Re- point 3) I’m not saying that Australia should never do anything – but when our global impact is relatively tiny, and the economic cost of doing something is so great, I think it would be more appropriate to follow the lead of the big carbon emmission producers (e.g. China) before we commit to a regime that could potentially cripple our economy (as opposed to leading the way, and let’s face it – no way would China follow our lead).

Who taught you macroeconomics anyway??

Oh, just some wacky “economists”… can’t say I learned all that much, particularly from the macro unit coordinator :P

Patrick
Patrick
11 years ago

I don’t know very much if really anything about nuclear war. Watching Hiroshima mon amour is about the extent of it.

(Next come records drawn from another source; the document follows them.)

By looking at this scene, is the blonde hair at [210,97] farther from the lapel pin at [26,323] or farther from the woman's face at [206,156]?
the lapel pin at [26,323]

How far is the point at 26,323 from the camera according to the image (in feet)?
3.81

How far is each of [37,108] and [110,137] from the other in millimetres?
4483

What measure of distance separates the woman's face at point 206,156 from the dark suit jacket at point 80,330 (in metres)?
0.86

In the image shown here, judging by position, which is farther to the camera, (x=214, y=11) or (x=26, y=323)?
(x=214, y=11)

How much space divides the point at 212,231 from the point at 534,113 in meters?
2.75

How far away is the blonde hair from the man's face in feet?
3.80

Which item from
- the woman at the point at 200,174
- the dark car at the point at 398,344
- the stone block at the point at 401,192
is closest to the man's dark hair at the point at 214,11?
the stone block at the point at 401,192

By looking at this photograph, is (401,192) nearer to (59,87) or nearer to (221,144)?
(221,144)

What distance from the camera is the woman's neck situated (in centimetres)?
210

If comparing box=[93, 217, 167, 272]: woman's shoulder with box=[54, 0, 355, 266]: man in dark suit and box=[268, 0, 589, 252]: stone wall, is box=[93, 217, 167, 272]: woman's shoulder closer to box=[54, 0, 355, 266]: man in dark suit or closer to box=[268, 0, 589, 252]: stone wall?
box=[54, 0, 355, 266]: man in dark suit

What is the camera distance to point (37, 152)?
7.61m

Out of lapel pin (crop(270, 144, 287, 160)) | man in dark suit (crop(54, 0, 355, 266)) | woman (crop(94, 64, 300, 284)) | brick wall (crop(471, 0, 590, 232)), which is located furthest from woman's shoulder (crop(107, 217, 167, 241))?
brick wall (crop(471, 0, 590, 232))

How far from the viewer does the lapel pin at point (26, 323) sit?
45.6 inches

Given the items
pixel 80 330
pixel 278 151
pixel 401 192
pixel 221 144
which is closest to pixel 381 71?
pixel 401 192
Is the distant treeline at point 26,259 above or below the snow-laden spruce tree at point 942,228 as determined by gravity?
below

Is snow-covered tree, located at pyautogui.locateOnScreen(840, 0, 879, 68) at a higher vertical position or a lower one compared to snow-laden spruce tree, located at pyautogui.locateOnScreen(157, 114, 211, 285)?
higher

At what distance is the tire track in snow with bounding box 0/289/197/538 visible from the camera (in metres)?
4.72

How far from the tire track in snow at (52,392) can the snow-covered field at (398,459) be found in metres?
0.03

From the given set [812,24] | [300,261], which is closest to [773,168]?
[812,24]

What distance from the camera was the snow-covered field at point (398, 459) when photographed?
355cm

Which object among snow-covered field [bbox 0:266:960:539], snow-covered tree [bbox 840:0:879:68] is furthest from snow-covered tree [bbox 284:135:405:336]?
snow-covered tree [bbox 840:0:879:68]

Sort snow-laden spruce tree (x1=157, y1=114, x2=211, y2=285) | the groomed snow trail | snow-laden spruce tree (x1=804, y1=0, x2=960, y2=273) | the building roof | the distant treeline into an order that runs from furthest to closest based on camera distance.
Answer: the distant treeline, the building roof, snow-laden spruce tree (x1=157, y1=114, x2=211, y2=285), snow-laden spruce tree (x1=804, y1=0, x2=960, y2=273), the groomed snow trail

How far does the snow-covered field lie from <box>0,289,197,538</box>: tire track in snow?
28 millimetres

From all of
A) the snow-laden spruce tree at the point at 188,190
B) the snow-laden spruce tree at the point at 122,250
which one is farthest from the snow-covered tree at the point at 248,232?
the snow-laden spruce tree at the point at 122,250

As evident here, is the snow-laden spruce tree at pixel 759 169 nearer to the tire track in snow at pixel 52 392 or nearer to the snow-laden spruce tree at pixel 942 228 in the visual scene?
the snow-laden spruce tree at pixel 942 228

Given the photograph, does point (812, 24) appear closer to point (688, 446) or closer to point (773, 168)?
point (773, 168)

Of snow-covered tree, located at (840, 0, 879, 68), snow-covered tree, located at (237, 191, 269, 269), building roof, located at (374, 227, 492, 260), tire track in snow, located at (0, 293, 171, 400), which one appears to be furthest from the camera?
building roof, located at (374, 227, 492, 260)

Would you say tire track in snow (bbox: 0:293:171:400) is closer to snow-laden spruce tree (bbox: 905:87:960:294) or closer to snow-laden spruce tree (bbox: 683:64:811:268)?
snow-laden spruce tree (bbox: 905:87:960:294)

However, my very limited knowledge suggests that using nukes to secure not-very-far-away water resources would be more counterproductive than almost any other policy option.

Also, I, like a few others above, suspect that in reality even Pakistani generals are actually awfully fond of their own lives. Which appears to me to make nuclear war even less likely.

Edward Mariyani-Squire
Edward Mariyani-Squire
11 years ago

James Farrell said:

[1] Relations between India and Pakistan are as tense as any pair of nuclear states have enjoyed since the 1970s; and one of those states (Pakistan) is far less internally stable than either of the Cold War protagonists.
[2] It’s pretty obvious that widespread famines in Pakistan aren’t going to alleviate that tension.

Obviously tensions are high at present. That said:

[1] In the past, there have been sporadic moves towards ‘thawing’ the tensions, admittedly falling apart pretty quickly. Nonetheless, such moves hint that tensions are not irreversable.

[1.1] Even at points of highest tension, neither Pakistan or India has launched nukes suggesting there may be something to their M.A.D. deterrence strategies.

[2] Internal instability is not necessarily grounds for increased tensions.

[2.1] E.g. Indonesia’s economic collapse in mid-1997 and subsequent political crisis in 1998 seems to have contributed to then-President Habibie’s decision to allow a referendum on independence for East Timor. Despite the length of the occupation, the bloodiness of the withdrawal, and Indonesia’s loss of East Timor’s petroleum and natural gas resources, the two countries – whose tensions were far worse than those between India and Pakistan – now enjoy unusually good relations. One wonders whether tensions between Indonesia and East Timor would have ultimately been alleviated if Indonesia had not gone through such a massive crisis.

[2.2] This is not to say that Pakistan and India will go the same way due to, say, a water/agricultural crisis. (A blindly obvious difference is that it was the stronger power, Indonesia, and not the weaker one that was in crisis. The reverse is the case for Pakistan-India.) My point is only to say that crises can have very unusual results – that is, they can, weirdly, sometimes alleviate tensions.

(Admittedly, [2] sounds absurd. And reading over it now, it looks quite straw-grabby. Then again, everything that happened between 1998-2000 in Indonesia and East Timor would have been a laughably insane fantasy to South-East Asia experts in early 1997.)